Depending on what level of education you investigate and who you talk to, the data scientist is either a boon to its future or a position without a purpose. But there’s no question that data, used the right way, is knowledge, and how it’s used in education could change its course for years to come. More significantly, how the data is interpreted and analyzed makes it important to understand the role, current and future, of the data scientist.

In the K-12 world, data scientists may have to fight to prove their worth. While the business community has begun to invest in data as a driver of success, many educators feel lukewarm about it. They’ve been collecting data for years, and it’s mostly been used to penalize them. “We have used it as a zinger, a way to shut down schools and fire superintendents,” said Kecia Ray, director of the Center for Digital Education (the Center is part of e.Republic, Converge’s parent company).

These professionals will be highly educated. Eighty-eight percent of data scientists have at least a master’s degree, and 46 percent have Ph.D.s, according to recruiting firm Burtch Works. But it will take more than just a knowledge of how the numbers work to succeed in this field, experts say.

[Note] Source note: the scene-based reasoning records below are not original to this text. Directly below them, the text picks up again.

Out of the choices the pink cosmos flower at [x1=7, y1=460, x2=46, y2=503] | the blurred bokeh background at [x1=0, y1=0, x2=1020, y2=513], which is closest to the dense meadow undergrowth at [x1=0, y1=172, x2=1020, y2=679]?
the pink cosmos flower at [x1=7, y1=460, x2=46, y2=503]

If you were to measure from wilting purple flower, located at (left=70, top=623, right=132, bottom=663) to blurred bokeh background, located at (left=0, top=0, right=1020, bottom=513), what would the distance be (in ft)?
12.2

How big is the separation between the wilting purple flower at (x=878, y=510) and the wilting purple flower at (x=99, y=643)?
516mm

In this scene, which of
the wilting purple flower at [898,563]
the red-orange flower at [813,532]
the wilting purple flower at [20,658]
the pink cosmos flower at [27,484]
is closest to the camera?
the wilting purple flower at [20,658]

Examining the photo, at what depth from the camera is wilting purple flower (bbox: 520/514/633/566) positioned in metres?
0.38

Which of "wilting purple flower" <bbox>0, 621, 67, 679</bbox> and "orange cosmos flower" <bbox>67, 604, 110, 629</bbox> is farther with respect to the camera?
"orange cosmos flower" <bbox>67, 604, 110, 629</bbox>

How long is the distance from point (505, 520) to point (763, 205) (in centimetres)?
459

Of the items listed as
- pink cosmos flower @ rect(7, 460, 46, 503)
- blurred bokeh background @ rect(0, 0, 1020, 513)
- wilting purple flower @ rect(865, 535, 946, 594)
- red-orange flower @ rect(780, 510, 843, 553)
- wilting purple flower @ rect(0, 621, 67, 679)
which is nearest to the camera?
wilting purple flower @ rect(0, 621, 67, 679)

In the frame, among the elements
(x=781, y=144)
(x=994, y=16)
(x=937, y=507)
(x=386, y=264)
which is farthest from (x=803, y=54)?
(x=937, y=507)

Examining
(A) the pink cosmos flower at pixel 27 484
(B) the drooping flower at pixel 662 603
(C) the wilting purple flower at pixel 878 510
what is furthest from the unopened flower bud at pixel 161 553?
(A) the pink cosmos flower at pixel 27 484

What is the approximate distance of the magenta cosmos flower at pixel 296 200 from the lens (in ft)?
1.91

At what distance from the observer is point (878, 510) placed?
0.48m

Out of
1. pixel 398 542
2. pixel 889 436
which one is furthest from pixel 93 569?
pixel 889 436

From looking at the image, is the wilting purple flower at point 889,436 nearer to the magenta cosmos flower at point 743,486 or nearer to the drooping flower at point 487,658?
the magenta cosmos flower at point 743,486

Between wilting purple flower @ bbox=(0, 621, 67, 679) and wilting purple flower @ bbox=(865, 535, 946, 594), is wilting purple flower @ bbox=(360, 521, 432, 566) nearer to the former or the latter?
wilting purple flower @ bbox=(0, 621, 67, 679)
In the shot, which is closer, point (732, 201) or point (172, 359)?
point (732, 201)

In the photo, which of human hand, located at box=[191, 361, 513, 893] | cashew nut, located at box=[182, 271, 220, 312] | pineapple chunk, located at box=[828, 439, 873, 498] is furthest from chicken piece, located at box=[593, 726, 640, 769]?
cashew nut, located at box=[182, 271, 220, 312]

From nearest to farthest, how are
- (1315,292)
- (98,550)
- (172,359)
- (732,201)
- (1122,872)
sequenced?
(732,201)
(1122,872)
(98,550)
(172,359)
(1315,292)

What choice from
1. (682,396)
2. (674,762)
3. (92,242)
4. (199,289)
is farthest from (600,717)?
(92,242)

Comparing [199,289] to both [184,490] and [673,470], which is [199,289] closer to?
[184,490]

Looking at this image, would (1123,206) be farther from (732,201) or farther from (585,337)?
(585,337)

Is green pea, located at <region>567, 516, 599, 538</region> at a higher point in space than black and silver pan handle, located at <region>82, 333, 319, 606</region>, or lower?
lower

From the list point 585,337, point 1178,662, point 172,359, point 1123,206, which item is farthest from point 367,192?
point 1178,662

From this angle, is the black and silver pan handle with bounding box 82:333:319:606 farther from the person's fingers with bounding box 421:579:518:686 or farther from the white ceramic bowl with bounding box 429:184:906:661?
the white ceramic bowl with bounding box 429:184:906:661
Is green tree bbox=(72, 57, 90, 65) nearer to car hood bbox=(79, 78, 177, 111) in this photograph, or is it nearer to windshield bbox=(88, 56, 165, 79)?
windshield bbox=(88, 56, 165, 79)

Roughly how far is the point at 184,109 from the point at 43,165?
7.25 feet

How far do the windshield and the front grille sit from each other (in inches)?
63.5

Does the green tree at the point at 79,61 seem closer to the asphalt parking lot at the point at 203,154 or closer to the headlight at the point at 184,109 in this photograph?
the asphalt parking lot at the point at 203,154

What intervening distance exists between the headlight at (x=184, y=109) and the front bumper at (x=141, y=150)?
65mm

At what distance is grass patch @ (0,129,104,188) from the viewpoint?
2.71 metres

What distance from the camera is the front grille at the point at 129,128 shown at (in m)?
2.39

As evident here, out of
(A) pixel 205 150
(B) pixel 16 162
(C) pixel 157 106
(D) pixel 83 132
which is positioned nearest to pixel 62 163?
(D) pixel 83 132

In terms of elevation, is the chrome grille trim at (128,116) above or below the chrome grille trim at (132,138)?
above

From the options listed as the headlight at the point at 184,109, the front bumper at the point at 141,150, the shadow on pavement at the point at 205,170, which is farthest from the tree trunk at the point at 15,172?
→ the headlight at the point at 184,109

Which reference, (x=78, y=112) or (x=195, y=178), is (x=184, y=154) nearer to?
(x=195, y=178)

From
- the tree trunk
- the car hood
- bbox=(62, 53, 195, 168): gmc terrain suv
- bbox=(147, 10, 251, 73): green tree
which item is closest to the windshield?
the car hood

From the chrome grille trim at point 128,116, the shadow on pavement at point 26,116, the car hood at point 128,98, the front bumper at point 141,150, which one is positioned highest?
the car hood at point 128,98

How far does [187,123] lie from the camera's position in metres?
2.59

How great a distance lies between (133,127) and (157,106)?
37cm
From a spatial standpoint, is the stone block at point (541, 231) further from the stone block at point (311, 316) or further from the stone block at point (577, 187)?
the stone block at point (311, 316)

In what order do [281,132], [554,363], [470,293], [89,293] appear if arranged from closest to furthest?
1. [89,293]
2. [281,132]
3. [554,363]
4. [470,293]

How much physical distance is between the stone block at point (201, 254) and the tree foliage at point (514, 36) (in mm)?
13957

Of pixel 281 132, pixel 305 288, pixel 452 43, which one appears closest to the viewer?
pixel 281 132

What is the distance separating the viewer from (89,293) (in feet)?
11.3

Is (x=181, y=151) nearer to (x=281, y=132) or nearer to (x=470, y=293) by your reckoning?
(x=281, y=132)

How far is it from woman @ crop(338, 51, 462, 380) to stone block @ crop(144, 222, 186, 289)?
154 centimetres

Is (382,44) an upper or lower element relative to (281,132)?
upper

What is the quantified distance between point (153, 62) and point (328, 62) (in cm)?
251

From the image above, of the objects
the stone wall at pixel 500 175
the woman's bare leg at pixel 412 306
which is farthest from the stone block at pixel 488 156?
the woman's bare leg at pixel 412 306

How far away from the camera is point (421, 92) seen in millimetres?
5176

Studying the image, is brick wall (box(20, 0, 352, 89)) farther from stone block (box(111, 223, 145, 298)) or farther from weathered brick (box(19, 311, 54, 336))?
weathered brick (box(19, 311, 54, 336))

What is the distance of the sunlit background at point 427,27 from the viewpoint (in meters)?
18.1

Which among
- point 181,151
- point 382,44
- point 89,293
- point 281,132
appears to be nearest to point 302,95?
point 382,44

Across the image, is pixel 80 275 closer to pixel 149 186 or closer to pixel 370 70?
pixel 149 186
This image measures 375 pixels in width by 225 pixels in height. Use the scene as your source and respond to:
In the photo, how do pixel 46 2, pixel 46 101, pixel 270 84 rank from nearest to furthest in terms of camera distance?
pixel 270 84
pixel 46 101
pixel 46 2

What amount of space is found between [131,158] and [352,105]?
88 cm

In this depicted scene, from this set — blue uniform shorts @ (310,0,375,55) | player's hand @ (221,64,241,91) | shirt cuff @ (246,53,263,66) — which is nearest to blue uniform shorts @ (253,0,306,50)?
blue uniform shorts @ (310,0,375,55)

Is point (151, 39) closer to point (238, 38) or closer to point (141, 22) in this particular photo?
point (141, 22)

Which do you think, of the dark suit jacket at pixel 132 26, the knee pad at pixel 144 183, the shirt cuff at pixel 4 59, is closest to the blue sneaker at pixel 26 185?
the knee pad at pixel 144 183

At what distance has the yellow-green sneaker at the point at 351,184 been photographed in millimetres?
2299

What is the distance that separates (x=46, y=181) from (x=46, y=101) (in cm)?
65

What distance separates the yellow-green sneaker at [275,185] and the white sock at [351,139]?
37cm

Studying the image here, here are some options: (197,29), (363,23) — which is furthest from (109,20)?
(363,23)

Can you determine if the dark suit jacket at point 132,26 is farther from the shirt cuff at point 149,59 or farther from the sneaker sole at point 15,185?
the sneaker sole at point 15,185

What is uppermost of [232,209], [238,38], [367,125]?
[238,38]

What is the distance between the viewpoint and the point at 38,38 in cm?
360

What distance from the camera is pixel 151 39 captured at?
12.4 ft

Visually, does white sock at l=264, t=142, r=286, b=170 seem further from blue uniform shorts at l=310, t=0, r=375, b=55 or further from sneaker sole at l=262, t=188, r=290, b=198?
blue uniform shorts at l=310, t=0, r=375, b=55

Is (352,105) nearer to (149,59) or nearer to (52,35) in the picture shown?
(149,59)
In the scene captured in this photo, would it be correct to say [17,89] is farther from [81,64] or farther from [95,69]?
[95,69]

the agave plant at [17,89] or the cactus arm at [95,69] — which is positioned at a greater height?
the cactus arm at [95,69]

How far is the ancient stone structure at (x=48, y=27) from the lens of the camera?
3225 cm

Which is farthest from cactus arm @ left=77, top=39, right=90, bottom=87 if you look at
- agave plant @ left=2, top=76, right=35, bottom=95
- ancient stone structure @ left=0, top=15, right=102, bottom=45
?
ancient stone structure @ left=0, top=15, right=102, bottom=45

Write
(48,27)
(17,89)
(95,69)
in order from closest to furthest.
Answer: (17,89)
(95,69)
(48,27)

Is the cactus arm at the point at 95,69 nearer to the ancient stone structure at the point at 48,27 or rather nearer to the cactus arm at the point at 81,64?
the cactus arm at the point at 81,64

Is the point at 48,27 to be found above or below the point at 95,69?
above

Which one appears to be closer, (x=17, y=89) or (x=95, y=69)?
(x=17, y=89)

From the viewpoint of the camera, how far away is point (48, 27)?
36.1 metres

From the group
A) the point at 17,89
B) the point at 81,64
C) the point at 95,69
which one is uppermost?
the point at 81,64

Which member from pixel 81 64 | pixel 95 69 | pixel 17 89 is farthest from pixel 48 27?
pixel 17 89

Even those willing to admit the possible usefulness of data still come to the table with little understanding of its potential. “Because we have focused so much on collecting and reporting, we don’t have people well trained in the synthesizing, analyzing and interpreting roles,” Ray said.

So the K-12 data scientist will have to be an educator, someone who is willing and able to help teachers understand and engage in data in new, more meaningful ways. Data scientists also will have to be big thinkers, individuals capable of envisioning far-reaching uses for their efforts.

“In K-12, our ideas have to scale to large numbers,” said Andrew Berning, a research scientist in K-12 Learning Analytics at the University of Texas at Arlington. “There are 5.5 million K-12 students in Texas, and some of our districts have 100,000 students. If the data scientists are going to be worth their salt, they are going to have to be able to scale their ideas across all the backgrounds and the levels of readiness that kids bring to school.”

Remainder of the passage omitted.